The list leaves out that the successors were sworn in 98 years apart and at different ages.

Both names are composed of fifteen letters

If you consider their middle names, John Wilkes Booth and Lee Harvey Oswald both had 15 letters in their names. Again, a coincidence.

Lincoln was shot at the theater named 'Ford.'... Kennedy was shot in a car called 'Lincoln' made by 'Ford'

Lincoln was shot in Ford's Theater, and Kennedy was shot while riding in a Lincoln Continental 4-door convertible made by Ford Motor Co.

What the list gets partially right

Both assassins were known by their three names

Booth, who assassinated Lincoln, was an actor and went by three names professionally. However, Oswald was a former Marine and only the press referred to him by three names.

Booth and Oswald were assassinated before their trials

Oswald was shot and killed while being transported to county jail two days after his arrest. "Assassinate" is applied to sudden or secretly planned murders (typically of important people) for political or religious reasons, according to Merriam-Webster. It is a stretch to say Oswald meets that definition. Booth was not assassinated but trapped in a burning building and shot by authorities after refusing to surrender. Calling this an “assassination” is far-fetched.

Lincoln was shot in a theater and the assassin ran to a warehouse... Kennedy was shot from a warehouse and the assassin ran to a theater

Similar to "assassinated," the list uses a liberal definition of "warehouse" to draw a misleading conclusion. Oswald did shoot Kennedy from a textbook warehouse before being arrested in a movie theater. Booth did shoot Lincoln in Ford’s Theater, but did not escape to a warehouse. He was captured and killed 12 days later in a tobacco barn in Bowling Green, Virginia. To draw this comparison is grasping.

What the list gets wrong and leaves out

Several of the highlighted similarities are coincidences. While Kennedy and Lincoln were elected 100 years apart, they were not born, married or killed 100 years apart, but the list leaves those dissimilarities out.

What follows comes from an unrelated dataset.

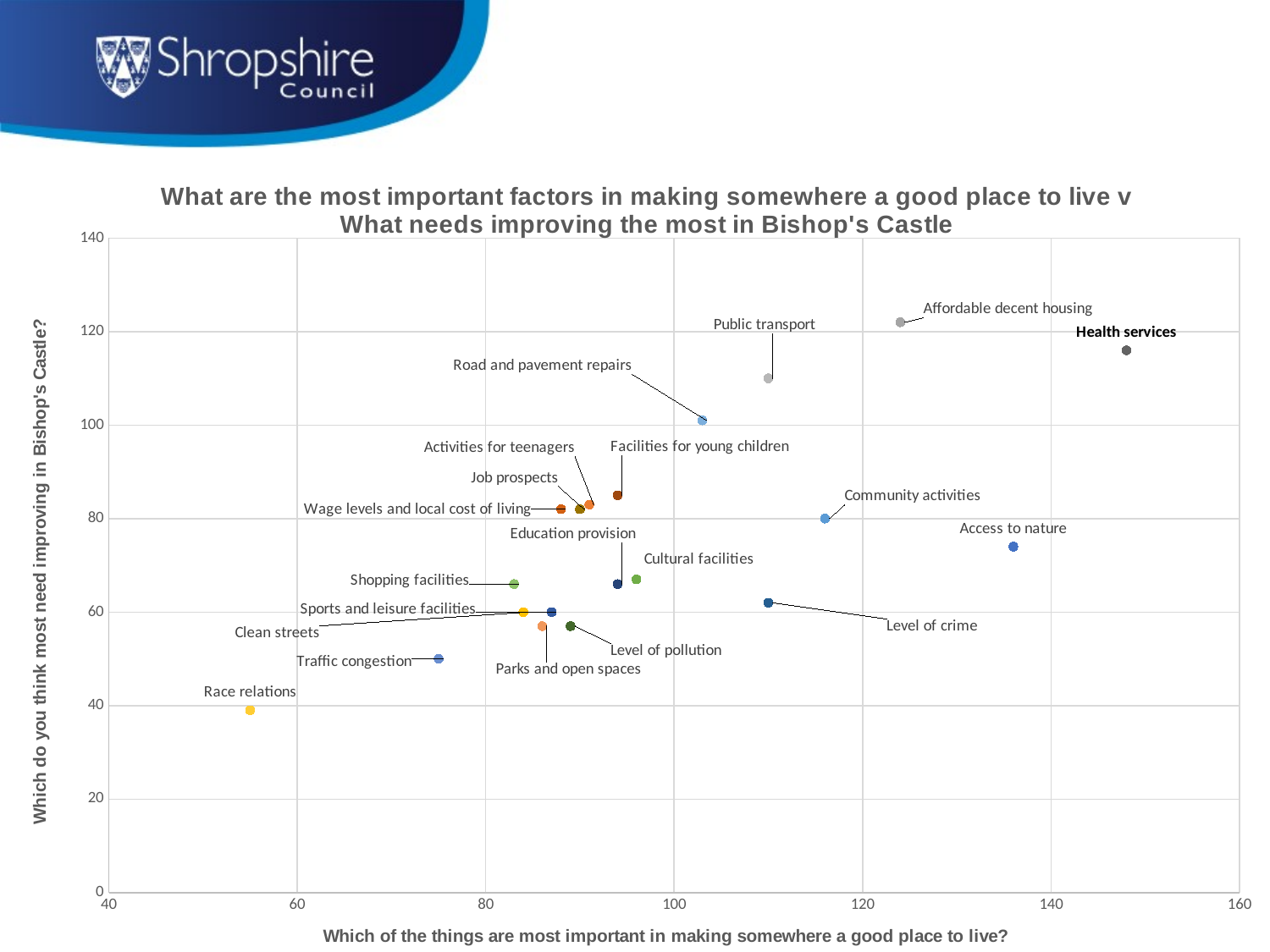
Is the vertical-axis value for Traffic congestion greater or less than 60? less Is the horizontal-axis value for Race relations greater or less than 60? less Which has the higher vertical-axis value, Public transport or Road and pavement repairs? Public transport What kind of chart is shown on the slide? Scatter chart What is the title of the horizontal axis? Which of the things are most important in making somewhere a good place to live? Is the vertical-axis value for Health services greater or less than 100? greater Which factor has the highest value on the horizontal axis (most important in making somewhere a good place to live)? Health services Which factor has the lowest value on the horizontal axis (most important in making somewhere a good place to live)? Race relations Which factor has the lowest value on the vertical axis (most need improving)? Race relations Which factor has the highest value on the vertical axis (most need improving)? Affordable decent housing How many labelled data points are plotted on the chart? 20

Lincoln's secretary was named Kennedy ... Kennedy's Secretary was named Lincoln.

Kennedy's secretary was named Evelyn Lincoln. However, neither USA TODAY nor Snopes has found any record of a secretary named Kennedy in the Lincoln White House. Lincoln’s secretaries were named John George Nicolay and John M. Hay.

Both were assassinated by Southerners

Booth was not a Southerner, but a Southern sympathizer born in Maryland, a Union state.

Oswald was born in New Orleans and spent his early life between Texas and New York. As Snopes points out, the fact that Oswald was Southern is unimportant because Kennedy’s assassination was not motivated by a regional divide.

John Wilkes Booth, who assassinated Lincoln, was born in 1839 ... Lee Harvey Oswald, who assassinated Kennedy, was born in 1939

The list gets Oswald's birth year correct, but falsifies Booth's to draw another 100-year comparison. Booth was born in 1838, not 1839.

A week before Lincoln was shot, he was in Monroe, Maryland ... A week before Kennedy was shot, he was with Marilyn Monroe

Marilyn Monroe died from a drug overdose in 1962, more than a year before Kennedy was assassinated in 1963.

Our rating: Partly false

We rate the claim there are explainable similarities between Presidents Abraham Lincoln and John F. Kennedy PARTLY FALSE because some of it is not supported by our research. There are points in this claim that are factually true. But similarities on this list are taken out of context, selectively chosen and sometimes fabricated to construct a falsified deeper meaning.